Context: Despite anecdotal reports, rigorous scientific evidence of the effectiveness of magnetic insoles for the pain of plantar fasciitis is lacking.
Objective: To determine whether magnetic insoles provide greater subjective improvement for treatment of plantar heel pain compared with identical nonmagnetized insoles.
Design, setting, and participants: Randomized, double-blind, placebo-controlled trial conducted from February 12, 2001, to November 9, 2001, of a volunteer sample of 101 adults with diagnoses of plantar heel pain for at least 30 days from a multispecialty group practice clinic in Rochester, Minn. Daily pain diaries were kept for 8 weeks.
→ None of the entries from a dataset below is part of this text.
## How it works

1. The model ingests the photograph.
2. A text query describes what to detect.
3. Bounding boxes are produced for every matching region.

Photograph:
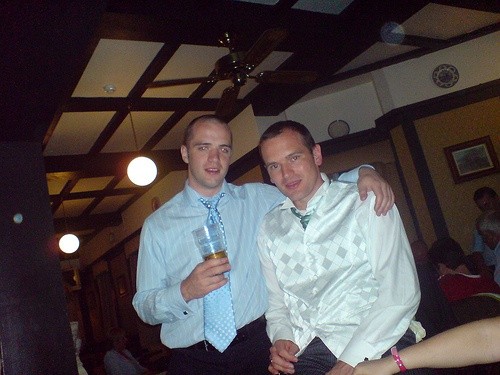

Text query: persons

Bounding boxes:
[410,240,457,340]
[427,236,500,300]
[253,120,427,375]
[132,115,395,375]
[104,326,151,375]
[352,317,500,375]
[472,186,500,287]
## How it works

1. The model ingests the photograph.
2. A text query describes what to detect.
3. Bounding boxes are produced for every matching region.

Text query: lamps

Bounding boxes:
[59,195,79,254]
[127,104,158,186]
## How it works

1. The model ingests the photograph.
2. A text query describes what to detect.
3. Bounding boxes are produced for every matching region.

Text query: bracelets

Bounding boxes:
[391,346,406,372]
Interventions: Cushioned insoles, with either active bipolar magnets or sham magnets, which were worn daily by the participants for 8 weeks.
Main outcome measures: Reported average daily foot pain (by metered visual analog scale [VAS] and by categorical response of change from baseline) at 4 and 8 weeks, and impact of insoles on employment performance and enjoyment.
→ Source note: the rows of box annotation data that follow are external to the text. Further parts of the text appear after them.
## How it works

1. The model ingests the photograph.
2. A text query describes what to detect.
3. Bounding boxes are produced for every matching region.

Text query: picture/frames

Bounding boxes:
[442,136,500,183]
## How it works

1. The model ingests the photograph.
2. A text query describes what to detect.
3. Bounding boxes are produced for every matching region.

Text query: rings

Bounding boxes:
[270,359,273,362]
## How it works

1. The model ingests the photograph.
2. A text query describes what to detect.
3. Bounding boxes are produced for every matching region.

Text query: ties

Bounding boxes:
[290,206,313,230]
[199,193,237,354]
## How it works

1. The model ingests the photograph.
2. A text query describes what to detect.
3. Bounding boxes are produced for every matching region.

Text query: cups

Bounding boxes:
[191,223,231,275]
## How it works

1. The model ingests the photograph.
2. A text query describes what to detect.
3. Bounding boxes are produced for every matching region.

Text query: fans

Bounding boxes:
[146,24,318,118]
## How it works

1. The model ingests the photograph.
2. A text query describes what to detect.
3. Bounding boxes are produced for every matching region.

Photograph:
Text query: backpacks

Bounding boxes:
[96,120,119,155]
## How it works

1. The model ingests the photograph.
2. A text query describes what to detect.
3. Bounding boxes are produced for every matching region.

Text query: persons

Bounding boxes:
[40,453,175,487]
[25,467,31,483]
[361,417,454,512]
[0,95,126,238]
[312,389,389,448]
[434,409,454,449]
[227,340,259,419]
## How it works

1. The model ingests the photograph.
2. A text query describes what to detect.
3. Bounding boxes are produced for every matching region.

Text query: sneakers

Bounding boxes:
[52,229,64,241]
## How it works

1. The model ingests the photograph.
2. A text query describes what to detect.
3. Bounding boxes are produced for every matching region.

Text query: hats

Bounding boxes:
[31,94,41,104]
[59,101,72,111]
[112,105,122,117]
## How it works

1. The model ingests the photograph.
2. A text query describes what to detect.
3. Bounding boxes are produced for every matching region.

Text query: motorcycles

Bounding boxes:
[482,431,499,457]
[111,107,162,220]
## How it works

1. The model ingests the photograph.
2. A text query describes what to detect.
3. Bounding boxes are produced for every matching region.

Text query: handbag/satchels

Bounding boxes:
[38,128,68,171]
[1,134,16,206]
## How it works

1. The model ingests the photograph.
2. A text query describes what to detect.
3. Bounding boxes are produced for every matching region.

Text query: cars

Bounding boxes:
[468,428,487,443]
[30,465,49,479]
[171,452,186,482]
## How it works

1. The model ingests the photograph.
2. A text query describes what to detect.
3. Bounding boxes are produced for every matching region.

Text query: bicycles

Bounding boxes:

Results: No significant between-group differences were found on any outcome variables studied when comparing active vs sham magnets. Both the nonmagnetic and magnetic groups reported significant improvements in morning foot pain intensity, with mean (SD) VAS scores improving from 6.9 (2.3) and 6.7 (2.0), respectively, at baseline to 3.9 (2.6) for each group at 8 weeks (P =.94). At 8 weeks, 33% of the nonmagnetic group and 35% of the magnetic group reported being all or mostly better (P =.78). At baseline, foot pain interfered moderately with participants' employment enjoyment (mean VAS, 4.2) and improved in both groups by 8 weeks (1.3 and 1.5, respectively; P =.68).
Conclusion: Static bipolar magnets embedded in cushioned shoe insoles do not provide additional benefit for subjective plantar heel pain reduction when compared with nonmagnetic insoles.